LSM-2: Learning from Incomplete Wearable Sensor Data
- URL: http://arxiv.org/abs/2506.05321v1
- Date: Thu, 05 Jun 2025 17:57:11 GMT
- Title: LSM-2: Learning from Incomplete Wearable Sensor Data
- Authors: Maxwell A. Xu, Girish Narayanswamy, Kumar Ayush, Dimitris Spathis, Shun Liao, Shyam A. Tailor, Ahmed Metwally, A. Ali Heydari, Yuwei Zhang, Jake Garrison, Samy Abdel-Ghaffar, Xuhai Xu, Ken Gu, Jacob Sunshine, Ming-Zher Poh, Yun Liu, Tim Althoff, Shrikanth Narayanan, Pushmeet Kohli, Mark Malhotra, Shwetak Patel, Yuzhe Yang, James M. Rehg, Xin Liu, Daniel McDuff,
- Abstract summary: This paper introduces the second generation of Large Sensor Model (LSM-2) with Adaptive and Inherited Masking (AIM)<n>AIM learns robust representations directly from incomplete data without requiring explicit imputation.<n>Our LSM-2 with AIM achieves the best performance across a diverse range of tasks, including classification, regression and generative modeling.

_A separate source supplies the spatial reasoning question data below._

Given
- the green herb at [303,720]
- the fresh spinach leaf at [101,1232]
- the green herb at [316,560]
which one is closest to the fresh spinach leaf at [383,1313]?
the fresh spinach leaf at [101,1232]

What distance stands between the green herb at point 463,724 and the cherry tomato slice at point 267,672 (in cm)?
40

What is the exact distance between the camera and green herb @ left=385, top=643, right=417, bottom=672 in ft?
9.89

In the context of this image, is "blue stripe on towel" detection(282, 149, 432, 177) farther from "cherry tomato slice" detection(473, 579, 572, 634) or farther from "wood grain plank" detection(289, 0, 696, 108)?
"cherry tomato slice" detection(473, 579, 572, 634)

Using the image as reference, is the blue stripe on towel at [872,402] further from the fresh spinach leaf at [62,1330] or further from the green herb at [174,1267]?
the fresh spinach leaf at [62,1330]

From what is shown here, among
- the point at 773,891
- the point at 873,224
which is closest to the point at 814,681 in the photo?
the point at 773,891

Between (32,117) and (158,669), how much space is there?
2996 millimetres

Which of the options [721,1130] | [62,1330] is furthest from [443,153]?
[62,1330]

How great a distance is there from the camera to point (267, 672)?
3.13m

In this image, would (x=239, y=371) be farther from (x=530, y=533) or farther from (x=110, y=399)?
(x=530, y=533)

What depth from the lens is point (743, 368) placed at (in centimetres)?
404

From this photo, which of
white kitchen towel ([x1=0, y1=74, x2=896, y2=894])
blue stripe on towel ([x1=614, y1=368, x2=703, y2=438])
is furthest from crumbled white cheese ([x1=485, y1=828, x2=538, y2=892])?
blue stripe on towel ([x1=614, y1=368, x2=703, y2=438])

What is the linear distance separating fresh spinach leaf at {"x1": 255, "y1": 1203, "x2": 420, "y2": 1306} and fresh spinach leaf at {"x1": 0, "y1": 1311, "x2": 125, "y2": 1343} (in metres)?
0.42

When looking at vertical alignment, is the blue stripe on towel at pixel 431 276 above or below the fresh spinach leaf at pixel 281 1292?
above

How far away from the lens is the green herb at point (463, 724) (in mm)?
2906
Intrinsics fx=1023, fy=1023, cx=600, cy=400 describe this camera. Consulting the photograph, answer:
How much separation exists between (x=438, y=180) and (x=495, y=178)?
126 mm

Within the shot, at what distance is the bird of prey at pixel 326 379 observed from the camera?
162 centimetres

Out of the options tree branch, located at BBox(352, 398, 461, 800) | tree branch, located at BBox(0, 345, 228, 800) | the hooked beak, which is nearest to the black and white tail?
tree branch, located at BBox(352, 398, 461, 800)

- Score: 65.58595667477505
- License: http://creativecommons.org/licenses/by/4.0/
- Abstract: Foundation models, a cornerstone of recent advancements in machine learning, have predominantly thrived on complete and well-structured data. Wearable sensor data frequently suffers from significant missingness, posing a substantial challenge for self-supervised learning (SSL) models that typically assume complete data inputs. This paper introduces the second generation of Large Sensor Model (LSM-2) with Adaptive and Inherited Masking (AIM), a novel SSL approach that learns robust representations directly from incomplete data without requiring explicit imputation. AIM's core novelty lies in its use of learnable mask tokens to model both existing ("inherited") and artificially introduced missingness, enabling it to robustly handle fragmented real-world data during inference. Pre-trained on an extensive dataset of 40M hours of day-long multimodal sensor data, our LSM-2 with AIM achieves the best performance across a diverse range of tasks, including classification, regression and generative modeling. Furthermore, LSM-2 with AIM exhibits superior scaling performance, and critically, maintains high performance even under targeted missingness scenarios, reflecting clinically coherent patterns, such as the diagnostic value of nighttime biosignals for hypertension prediction. This makes AIM a more reliable choice for real-world wearable data applications.